The `fixture` macro also makes it straightforward to e.g. setup our own spec tests that test very specific formatting by creating a new folder and use insta to assert the formatted output.
# Summary
This PR contains the code for the autoformatter proof-of-concept.
## Crate structure
The primary formatting hook is the `fmt` function in `crates/ruff_python_formatter/src/lib.rs`.
The current formatter approach is outlined in `crates/ruff_python_formatter/src/lib.rs`, and is structured as follows:
- Tokenize the code using the RustPython lexer.
- In `crates/ruff_python_formatter/src/trivia.rs`, extract a variety of trivia tokens from the token stream.

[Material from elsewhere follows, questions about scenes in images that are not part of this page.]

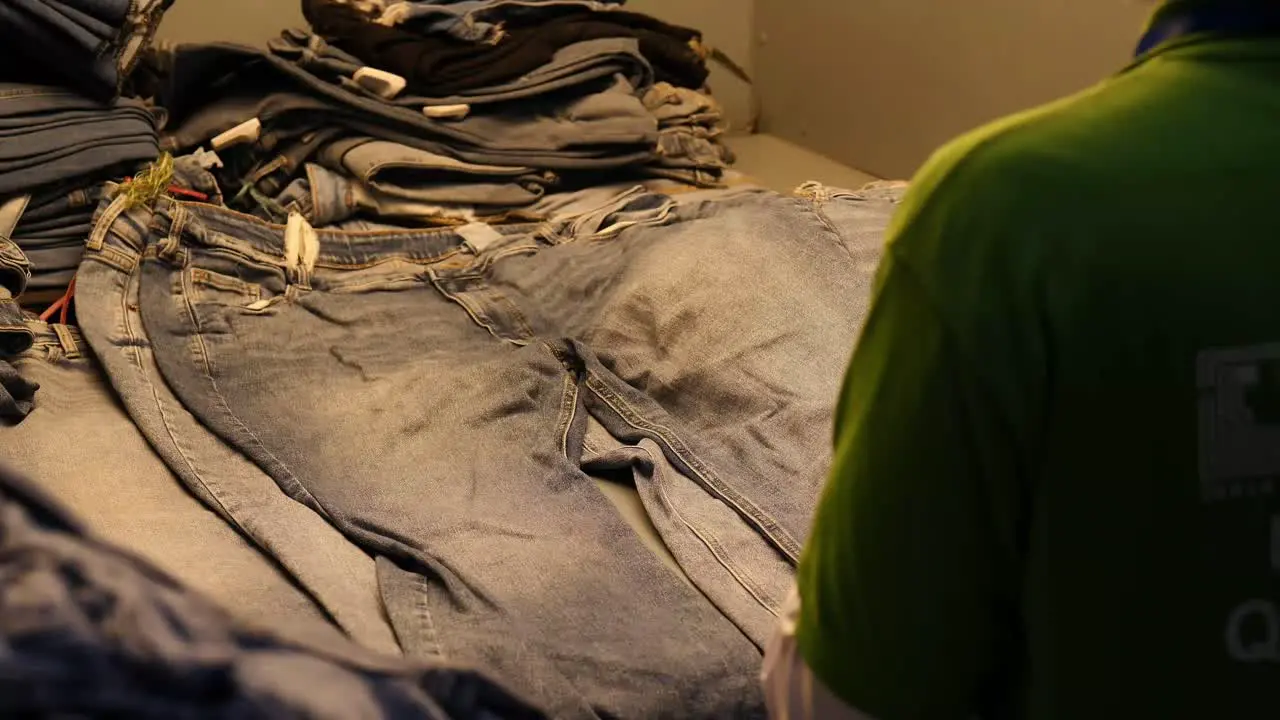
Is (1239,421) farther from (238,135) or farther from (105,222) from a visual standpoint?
(238,135)

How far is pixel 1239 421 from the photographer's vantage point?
0.37 metres

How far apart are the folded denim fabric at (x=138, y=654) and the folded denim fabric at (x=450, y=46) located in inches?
40.0

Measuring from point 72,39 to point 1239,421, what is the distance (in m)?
1.10

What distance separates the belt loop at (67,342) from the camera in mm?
1009

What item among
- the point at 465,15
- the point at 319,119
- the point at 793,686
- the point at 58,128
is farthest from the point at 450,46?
the point at 793,686

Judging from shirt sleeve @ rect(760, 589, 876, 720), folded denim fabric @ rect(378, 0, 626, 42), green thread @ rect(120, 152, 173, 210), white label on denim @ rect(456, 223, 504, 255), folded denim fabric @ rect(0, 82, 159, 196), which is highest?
folded denim fabric @ rect(378, 0, 626, 42)

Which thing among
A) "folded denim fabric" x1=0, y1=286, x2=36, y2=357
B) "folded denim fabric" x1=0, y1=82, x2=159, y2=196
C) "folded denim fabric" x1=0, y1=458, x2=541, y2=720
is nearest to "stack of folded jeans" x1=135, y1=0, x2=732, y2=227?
"folded denim fabric" x1=0, y1=82, x2=159, y2=196

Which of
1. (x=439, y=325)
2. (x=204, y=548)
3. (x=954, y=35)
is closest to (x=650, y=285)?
(x=439, y=325)

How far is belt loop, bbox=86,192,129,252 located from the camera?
3.52 ft

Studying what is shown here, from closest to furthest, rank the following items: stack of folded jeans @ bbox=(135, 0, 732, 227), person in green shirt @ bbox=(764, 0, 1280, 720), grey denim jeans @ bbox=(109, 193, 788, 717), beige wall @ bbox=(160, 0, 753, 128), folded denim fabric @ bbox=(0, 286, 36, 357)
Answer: person in green shirt @ bbox=(764, 0, 1280, 720)
grey denim jeans @ bbox=(109, 193, 788, 717)
folded denim fabric @ bbox=(0, 286, 36, 357)
stack of folded jeans @ bbox=(135, 0, 732, 227)
beige wall @ bbox=(160, 0, 753, 128)

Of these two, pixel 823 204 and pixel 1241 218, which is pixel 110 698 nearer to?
pixel 1241 218

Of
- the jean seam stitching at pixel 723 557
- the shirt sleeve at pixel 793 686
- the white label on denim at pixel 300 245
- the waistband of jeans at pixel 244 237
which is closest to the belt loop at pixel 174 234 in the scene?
the waistband of jeans at pixel 244 237

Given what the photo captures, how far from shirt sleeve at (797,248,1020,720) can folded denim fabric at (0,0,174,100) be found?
0.99 metres

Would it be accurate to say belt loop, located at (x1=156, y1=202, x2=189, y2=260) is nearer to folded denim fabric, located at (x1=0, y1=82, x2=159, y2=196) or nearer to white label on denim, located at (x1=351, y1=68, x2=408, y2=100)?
folded denim fabric, located at (x1=0, y1=82, x2=159, y2=196)
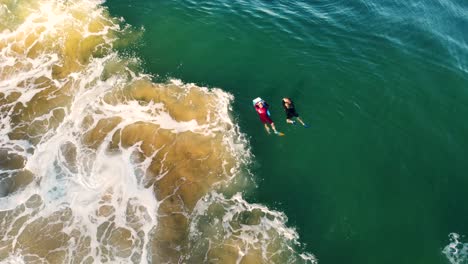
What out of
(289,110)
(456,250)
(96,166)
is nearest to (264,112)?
(289,110)

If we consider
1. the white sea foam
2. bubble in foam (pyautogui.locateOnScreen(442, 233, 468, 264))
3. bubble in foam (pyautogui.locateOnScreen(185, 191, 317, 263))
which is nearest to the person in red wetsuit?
the white sea foam

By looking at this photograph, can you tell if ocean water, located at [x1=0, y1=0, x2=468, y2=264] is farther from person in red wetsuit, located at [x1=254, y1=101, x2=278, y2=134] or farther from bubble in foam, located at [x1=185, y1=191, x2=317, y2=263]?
person in red wetsuit, located at [x1=254, y1=101, x2=278, y2=134]

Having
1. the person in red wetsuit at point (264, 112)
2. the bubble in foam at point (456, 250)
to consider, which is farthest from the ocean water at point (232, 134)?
the person in red wetsuit at point (264, 112)

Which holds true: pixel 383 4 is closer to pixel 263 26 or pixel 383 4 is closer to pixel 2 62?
pixel 263 26

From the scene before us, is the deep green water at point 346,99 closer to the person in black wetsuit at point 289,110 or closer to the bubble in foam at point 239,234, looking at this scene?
the person in black wetsuit at point 289,110

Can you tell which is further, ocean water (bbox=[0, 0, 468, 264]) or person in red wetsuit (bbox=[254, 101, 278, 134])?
person in red wetsuit (bbox=[254, 101, 278, 134])

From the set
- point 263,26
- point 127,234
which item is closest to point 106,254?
point 127,234
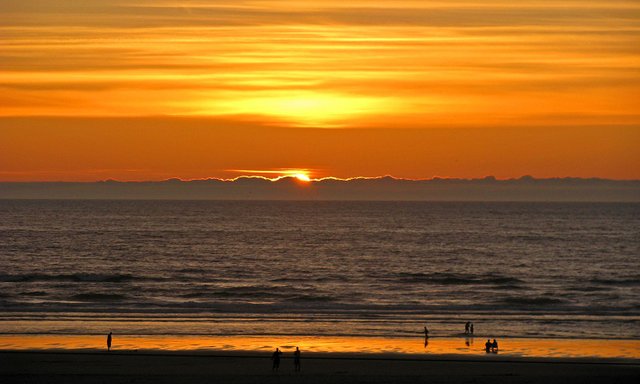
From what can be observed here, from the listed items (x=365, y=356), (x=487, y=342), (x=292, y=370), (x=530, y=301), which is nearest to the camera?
(x=292, y=370)

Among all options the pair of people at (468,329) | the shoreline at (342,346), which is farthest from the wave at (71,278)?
the pair of people at (468,329)

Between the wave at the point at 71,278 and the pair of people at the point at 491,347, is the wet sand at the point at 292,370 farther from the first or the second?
the wave at the point at 71,278

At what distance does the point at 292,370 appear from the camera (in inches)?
1492

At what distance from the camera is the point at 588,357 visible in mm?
41656

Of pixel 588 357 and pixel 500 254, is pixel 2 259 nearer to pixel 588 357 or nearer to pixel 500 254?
pixel 500 254

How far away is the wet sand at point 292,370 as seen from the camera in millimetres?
36125

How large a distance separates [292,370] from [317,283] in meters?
43.1

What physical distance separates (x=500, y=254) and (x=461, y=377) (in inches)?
3237

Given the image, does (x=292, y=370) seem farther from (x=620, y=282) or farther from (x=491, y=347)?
(x=620, y=282)

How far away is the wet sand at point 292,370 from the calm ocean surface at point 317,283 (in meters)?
7.50

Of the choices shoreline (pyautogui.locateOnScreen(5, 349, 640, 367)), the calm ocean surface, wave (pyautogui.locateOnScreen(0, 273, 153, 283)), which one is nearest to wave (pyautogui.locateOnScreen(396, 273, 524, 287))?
the calm ocean surface

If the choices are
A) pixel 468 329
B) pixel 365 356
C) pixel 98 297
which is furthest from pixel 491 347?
pixel 98 297

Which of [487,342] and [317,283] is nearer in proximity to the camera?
[487,342]

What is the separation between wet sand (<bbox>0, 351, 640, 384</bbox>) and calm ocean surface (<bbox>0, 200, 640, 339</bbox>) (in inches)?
295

These include comments, trailing commas, and empty lines.
- Generate the AST via the RustPython parser.
- In `crates/ruff_python_formatter/src/cst.rs`, convert the AST to a CST structure. As of now, the CST is nearly identical to the AST, except that every node gets a `trivia` vector. But we might want to modify it further.
- In `crates/ruff_python_formatter/src/attachment.rs`, attach each trivia token to the corresponding CST node. The logic for this is mostly in `decorate_trivia` and is ported almost directly from Prettier (given each token, find its preceding, following, and enclosing nodes, then attach the token to the appropriate node in a second pass).
- In `crates/ruff_python_formatter/src/newlines.rs`, normalize newlines to match Black’s preferences. This involves traversing the CST and inserting or removing `TriviaToken` values as we go.
- Call `format!` on the CST, which delegates to type-specific formatter implementations (e.g., `crates/ruff_python_formatter/src/format/stmt.rs` for `Stmt` nodes, and similar for `Expr` nodes; the others are trivial). Those type-specific implementations delegate to kind-specific functions (e.g., `format_func_def`).
## Testing and iteration
The formatter is being developed against the Black test suite, which was copied over in-full to `crates/ruff_python_formatter/resources/test/fixtures/black`.
The Black fixtures had to be modified to create `[insta](https://github.com/mitsuhiko/insta)`-compatible snapshots, which now exist in the repo.
My approach thus far has been to try and improve coverage by tackling fixtures one-by-one.
## What works, and what doesn’t
- *Most* nodes are supported at a basic level (though there are a few stragglers at time of writing, like `StmtKind::Try`).
- Newlines are properly preserved in most cases.
- Magic trailing commas are properly preserved in some (but not all) cases.
- Trivial leading and trailing standalone comments mostly work (although maybe not at the end of a file).
- Inline comments, and comments within expressions, often don’t work -- they work in a few cases, but it’s one-off right now. (We’re probably associating them with the “right” nodes more often than we are actually rendering them in the right place.)
- We don’t properly normalize string quotes. (At present, we just repeat any constants verbatim.)
- We’re mishandling a bunch of wrapping cases (if we treat Black as the reference implementation). Here are a few examples (demonstrating Black's stable behavior):
```py
# In some cases, if the end expression is "self-closing" (functions,
# lists, dictionaries, sets, subscript accesses, and any length-two
# boolean operations that end in these elments), Black
# will wrap like this...
if some_expression and f(
b,
c,
d,
):
pass
# ...whereas we do this:
if (
some_expression
and f(
b,
c,
d,
)
):
pass
# If function arguments can fit on a single line, then Black will
# format them like this, rather than exploding them vertically.
if f(
a, b, c, d, e, f, g, ...
):
pass
```
- We don’t properly preserve parentheses in all cases. Black preserves parentheses in some but not all cases.